Sometimes, like Kayla, I felt like I’d be disappointed with a daughter like me — I had been wrestling with my own low self-esteem and was going through a lot of bullying.Thankfully my dad helped me through it. My early teen years did not live up to the expectations my younger self had imagined from watching High School Musical, which often made me feel like a failure. Like Mark, my dad always encouraged me to put myself out there to combat my shyness. In one of her YouTube videos, Kayla talks about how you have to make yourself confident, until you truly feel it. My dad took the steps to improving my confidence by signing me up to a weekend drama class, so I would start to feel less self conscious when interacting with others. Before I felt like Kayla: avoiding eye contact and looking down in the hallway. Slowly I became self assured and confronted meanness. As Kayla did when confronting Kennedy in the final sequence. When Kayla asks her dad, “Do I make you sad?” it may seem overdramatic, but I also felt like this. The neglect and bullying had made me introspective. I sometimes felt like my sadness drained happiness from others. I was not going to parties like I pictured, but instead like Kayla was scrolling through Instagram watching others live the ideal teen life. When Mark says, “Being your dad makes me so so happy, it’s so easy to love you,” Kayla begins to see herself as worthy. Here director and screenwriter, Bo Burnham, highlights how hearing words of unconditional love makes such a difference when you are being made to feel worthless.
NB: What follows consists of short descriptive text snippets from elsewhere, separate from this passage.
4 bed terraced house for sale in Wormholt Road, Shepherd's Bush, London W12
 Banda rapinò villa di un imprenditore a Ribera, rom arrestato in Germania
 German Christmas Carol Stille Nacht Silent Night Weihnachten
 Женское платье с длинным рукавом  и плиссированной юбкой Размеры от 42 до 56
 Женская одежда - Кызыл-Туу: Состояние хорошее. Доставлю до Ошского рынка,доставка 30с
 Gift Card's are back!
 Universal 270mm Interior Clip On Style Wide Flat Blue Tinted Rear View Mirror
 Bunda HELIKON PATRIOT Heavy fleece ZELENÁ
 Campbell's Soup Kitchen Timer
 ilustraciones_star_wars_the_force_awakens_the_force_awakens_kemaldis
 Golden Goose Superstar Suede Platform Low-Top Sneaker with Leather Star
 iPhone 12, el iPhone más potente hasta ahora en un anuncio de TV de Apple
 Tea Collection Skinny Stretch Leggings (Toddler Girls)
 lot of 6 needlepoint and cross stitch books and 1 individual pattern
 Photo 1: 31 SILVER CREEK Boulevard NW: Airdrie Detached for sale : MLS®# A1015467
When I was younger I envied more traditional family dynamics, but now I’m grateful for our close bond. Families come in all shapes and what matters is having a parental figure that is there for you when you need them most. I left the screening crying and thankful that, like Kayla, I had someone that made me feel loved when I felt most alone. Burnham showed both of us our dynamic on screen for the first time and that matters. Not only to families like ours, but to wider society in creating visibility around single dads and challenging the wrongful assumption that men cannot raise children, especially girls alone. Dads can give the important love and emotional support any teenager could want or need.